Gezegenimizin günlük yaşamı içinde gezen biçim değiştirici reptilyanlardan, kozmosun derin karanlığında süzülen adı anılamaz tanrılara; Osmanlı’nın efsanevi denizcilerinden, kadim uygarlıkları yok etmiş kusursuz katil organizmalara kadar pek çok uzaylı türün üzerinde durduk, konuştuk, tartıştık. Çoğu zaman bu varlıkların korkunç yanlarını vurguladık, ara sıra daha önemsiz noktalara değindik. Yine de uzaydan ve uzaylılardan konuşuyorsak sadece böyle varlıkları ele aldığımızda hata yapmış oluruz çünkü ne uzay denen yer ne de uzaylı denen tanım, burada bitmiyor. Sonuçta hem evrenin kendisi hem de insanın düş gücü, bir sonsuzluğa uzanabilecek kadar engin kavramlar.

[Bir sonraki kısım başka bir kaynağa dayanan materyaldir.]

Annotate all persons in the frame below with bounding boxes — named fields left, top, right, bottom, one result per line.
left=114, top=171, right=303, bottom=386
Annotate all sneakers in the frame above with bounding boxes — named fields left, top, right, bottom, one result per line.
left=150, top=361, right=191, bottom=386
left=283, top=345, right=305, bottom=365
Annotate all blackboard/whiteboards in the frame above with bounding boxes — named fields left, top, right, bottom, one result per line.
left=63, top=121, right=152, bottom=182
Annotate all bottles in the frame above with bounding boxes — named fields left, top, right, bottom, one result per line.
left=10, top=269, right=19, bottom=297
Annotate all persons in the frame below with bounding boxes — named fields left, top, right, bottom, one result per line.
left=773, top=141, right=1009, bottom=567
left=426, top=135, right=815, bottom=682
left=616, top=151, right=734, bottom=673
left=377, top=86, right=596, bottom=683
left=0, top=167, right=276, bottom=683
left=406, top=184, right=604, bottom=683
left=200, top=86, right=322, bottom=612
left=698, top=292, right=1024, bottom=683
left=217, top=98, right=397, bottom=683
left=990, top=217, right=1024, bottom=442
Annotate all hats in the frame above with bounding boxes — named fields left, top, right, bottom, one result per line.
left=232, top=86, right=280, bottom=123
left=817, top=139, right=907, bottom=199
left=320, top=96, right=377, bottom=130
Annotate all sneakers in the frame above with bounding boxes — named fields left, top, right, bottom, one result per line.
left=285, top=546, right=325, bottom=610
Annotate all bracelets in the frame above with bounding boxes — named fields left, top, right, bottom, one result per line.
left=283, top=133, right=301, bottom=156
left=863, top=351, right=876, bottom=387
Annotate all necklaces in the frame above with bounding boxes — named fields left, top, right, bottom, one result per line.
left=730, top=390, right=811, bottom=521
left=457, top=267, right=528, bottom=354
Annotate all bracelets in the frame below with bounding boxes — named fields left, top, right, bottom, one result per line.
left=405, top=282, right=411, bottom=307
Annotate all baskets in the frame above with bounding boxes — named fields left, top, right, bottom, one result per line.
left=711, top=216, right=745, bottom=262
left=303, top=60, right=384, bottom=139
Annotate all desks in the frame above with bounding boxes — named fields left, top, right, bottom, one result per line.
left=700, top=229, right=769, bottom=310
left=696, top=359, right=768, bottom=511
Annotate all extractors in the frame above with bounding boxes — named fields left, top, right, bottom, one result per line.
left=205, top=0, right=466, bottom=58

İkisinin boyutlarını hakkıyla konuşabilmemiz için alabileceğimiz referans noktası konusunda Star Trek evreni çok uygun. Bu yazımızın konusu olan uzaylılar da Star Trek’in barındırdığı en ilginç uzaylı türlerin birkaçı olacak. Yine küçük bir uyarı yapayım; yazının devamı, Star Trek hakkında bazı spoilerlar içerebilir. Ayrıca bu yazı için Next Generation‘ı temel alalım, diğer Star Trek hikâyelerini başka yazılara saklayalım. O zaman ne diyoruz?
“Engage!”
yani,
“Ateşle!”
Böyle söyleyince sanki yanımdaki kişiden çakmak istiyormuşum gibi oldu.
1. Q
Next Generation’ın ilk bölümlerinde karşımıza çıkan Q karakteri aslında aynı isimli bir sürerlilik boyutundan gelen bir varlık. Güçlerinin ve yeteneklerinin gözlemlenebilir uzay-zaman boyutları dâhilinde bir sonu veya sınırı yok ama kendi boyutu işin içine girdiğinde şartlar değişiyor. Evrenin içinde istediği gibi değişiklikler yapabilen bu tanrısal varlığın geldiği boyuttaki diğer herkese de yine “Q” olarak sesleniliyor. Bu durum bütün Star Trek evrenini biraz daha ilginç kılıyor ve açıkçası Q karakterinin kendisini biraz seviyor da olabilirim. Sonuçta kötü bir mizah anlayışına sahip kozmik bir tanrıyı her gün görmüyoruz.
2. Borg
Eğer bir çocuğum olsaydı ona “Borg” ismini vermeden önce iki kez düşünmek isteyebilirdim. Eğer kötücül bir havaya ve art niyetli bir kişiliğe sahip değilsem çocuğumun sosyal yaşamını da düşünmek zorundayım. Borg türü insanımsı bir biçime sahip, yarı-mekanik, saldırgan bir tür. Amaçları daha fazla teknolojiyi ele geçirip, daha fazla yaşam biçimlerini özümseyip giderek daha mükemmel bir biçime ulaşmak. Bireysellikten yoksun bir şekilde, kovan aklıyla yaşıyorlar ve toplu kararlar alıyorlar. Her bir Borg bedeninin tamamen bu kolektif zihne körü körüne bağlı olduğunu söyleyemeyiz ancak kendi çabaları ile özgün kişiliklerine kavuşabilenler de yok değil.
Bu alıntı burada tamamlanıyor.